Veterinaire informatie bij de LCI-richtlijn Virale hemorragische koorts - krim-congokoorts
Doel van de veterinaire informatie bij een LCI (Landelijke Coördinatie Infectieziektebestrijding )-richtlijn is om de GGD (Gemeentelijke gezondheidsdienst )-professional te voorzien van context die relevant kan zijn voor bestrijding van de infectieziekte bij de mens. Dit kan bijvoorbeeld bijdragen aan bronopsporing en begrip van de epidemiologie. Voor meer informatie zie Ontwikkeling LCI-richtlijnen.
Dierlijke reservoirs
Een groot aantal diersoorten, variërend van egels en hazen tot runderen en paarden, wordt in endemische gebieden regelmatig besmet met krim-congovirus. Infectie leidt in de regel niet of nauwelijks tot symptomen. Hoewel Hyalomma-teken frequent parasiteren op vogels, blijken vogels over het algemeen niet gevoelig te zijn voor infectie. Zowel in veldstudies als in experimenten waarbij vogels met het virus werden geïnoculeerd, werden slechts sporadisch infecties vastgesteld.
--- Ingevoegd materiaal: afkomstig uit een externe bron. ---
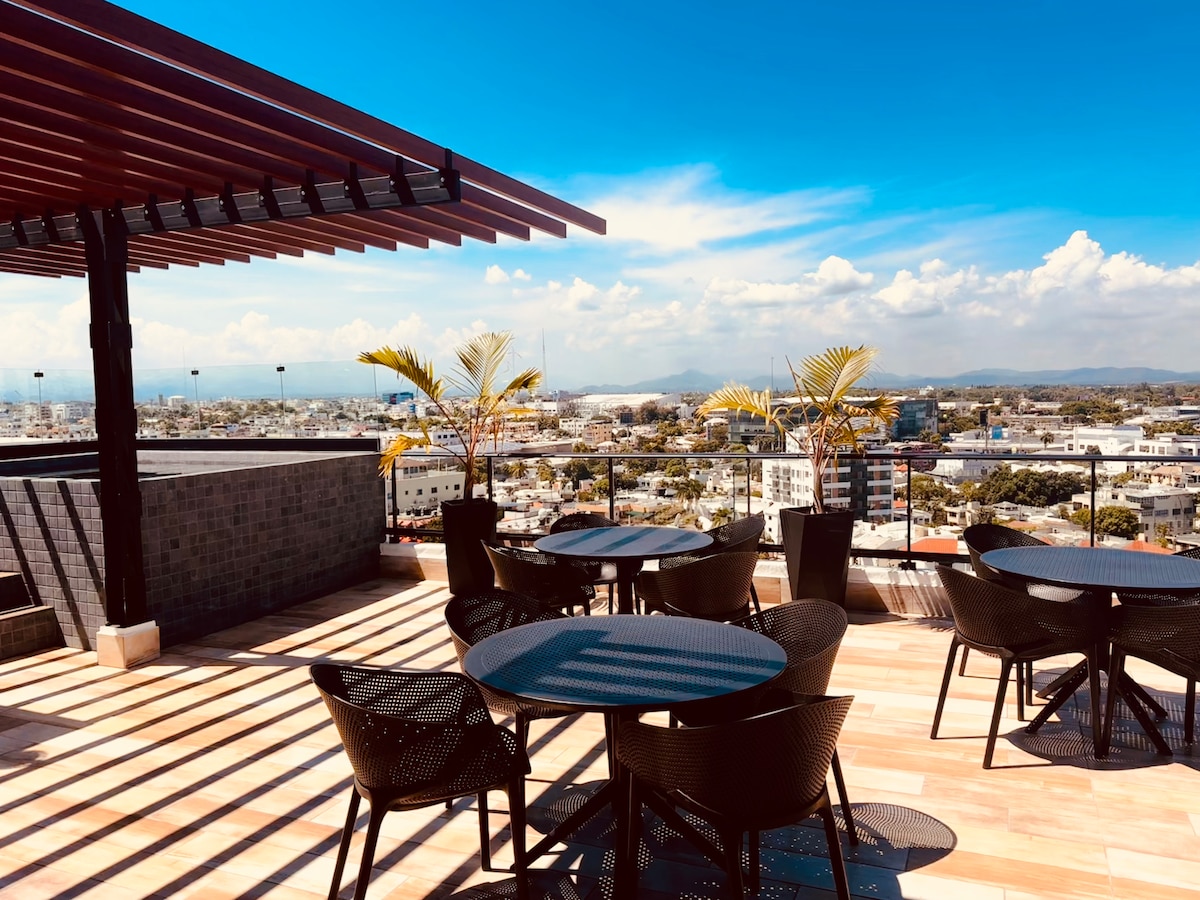 An outdoor terrace area is presented with several round tables and black chairs. Potted plants are placed strategically, adding green accents. The skyline of Santo Domingo is visible in the background, with a clear blue sky and distant mountains enhancing the scenic view.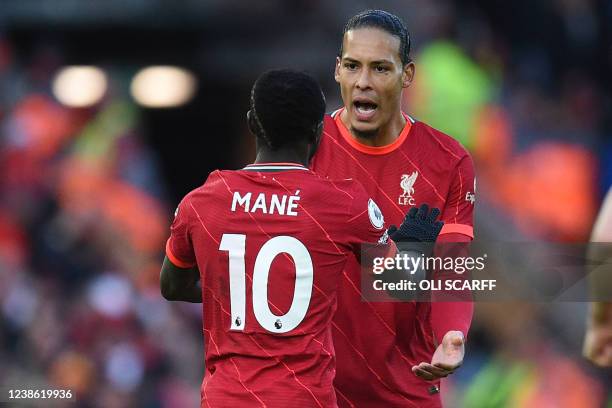 Liverpool's Senegalese striker Sadio Mane celebrates with Liverpool's Dutch defender Virgil van Dijk after scoring their first goal during the...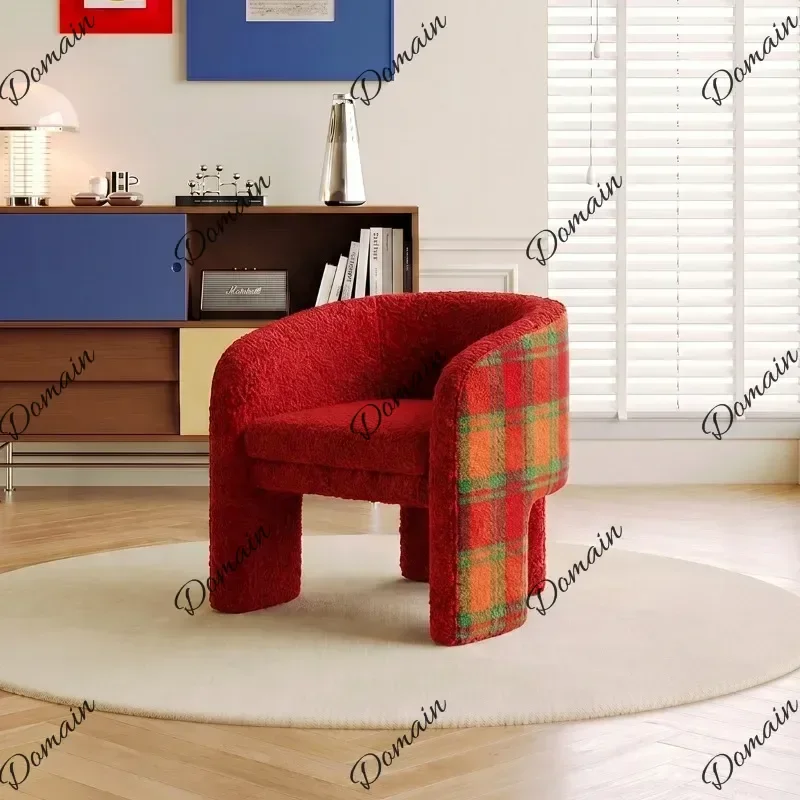 Modern Polka dot single sofa chair with curved armrests and designer creative style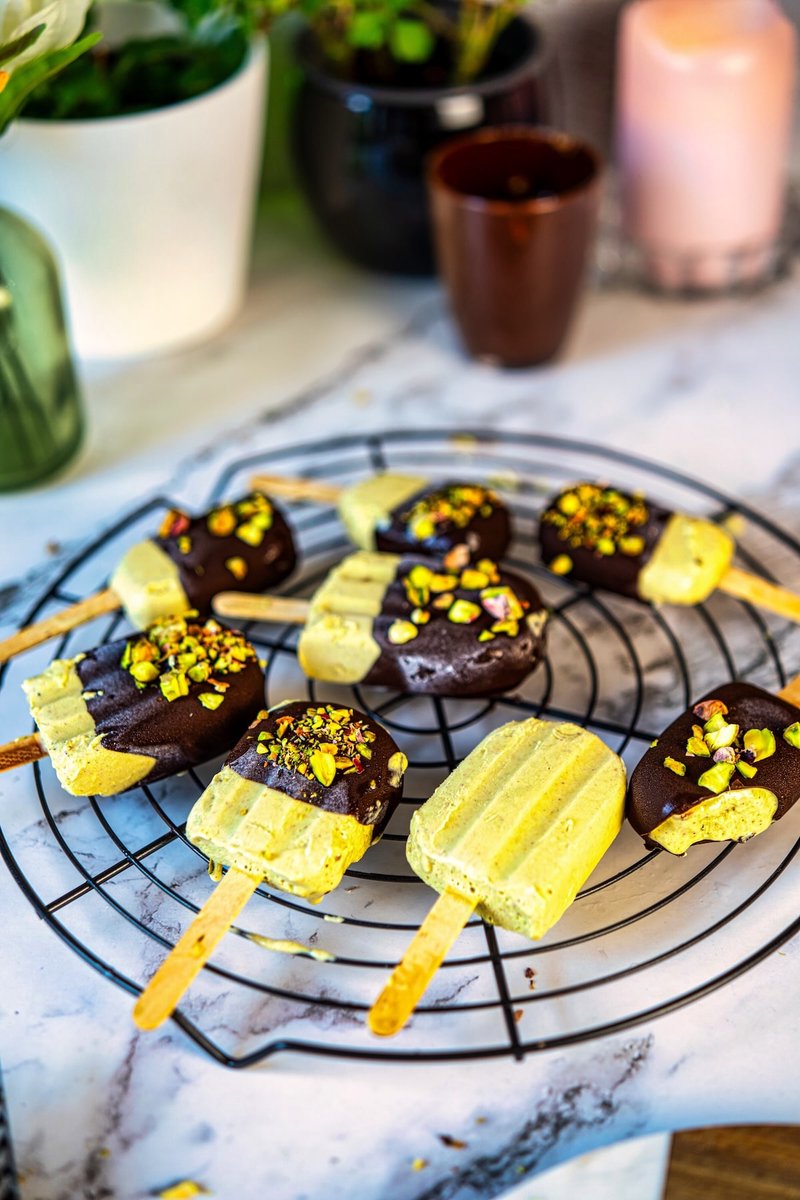 Greek yogurt pistachio ice cream bars with dark chocolate coating and pistachio topping arranged on a cooling rack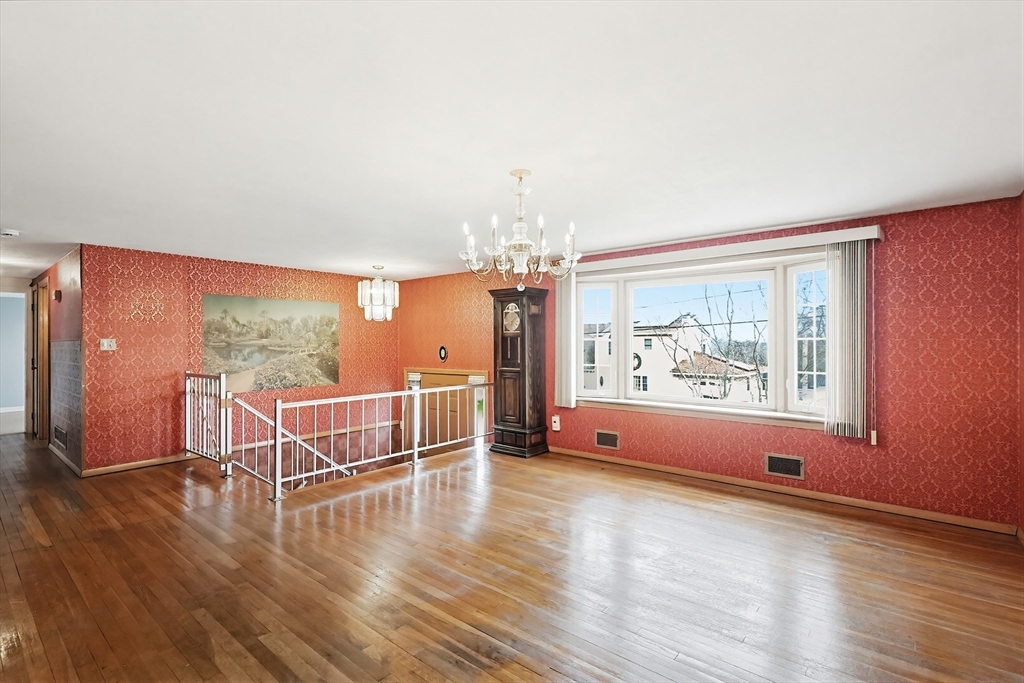 111 Almy Road Somerset, MA 02726 - Photo 5 of 42 an empty room with wooden floor and windows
Struisvogels (Struthio camelus) zijn echter wel gevoelig. Subcutane inoculatie van struisvogels met het virus leidt tot infectie waarna het virus tot enkele dagen na inoculatie kan worden geïsoleerd uit bloed en weefsels. Op verschillende Zuid-Afrikaanse boerderijen waar struisvogels worden gefokt voor de vleesindustrie, werd bij ongeveer een kwart van deze dieren antistoffen tegen het virus aangetroffen (Swanepoel 1998, Verwoerd 2000).
- Swanepoel R, Leman PA, Burt FJ, Jardine J, Verwoerd DJ, Capua I, et al. Experimental infection of ostriches with Crimean-Congo haemorrhagic fever virus. Epidemiol Infect. 1998;121(2):427-32. https://doi.org/10.1017/s0950268898001344
- Verwoerd D. Ostrich diseases. Revue Scientifique et Technique-Office International des Epizooties. 2000;19(2):638-52.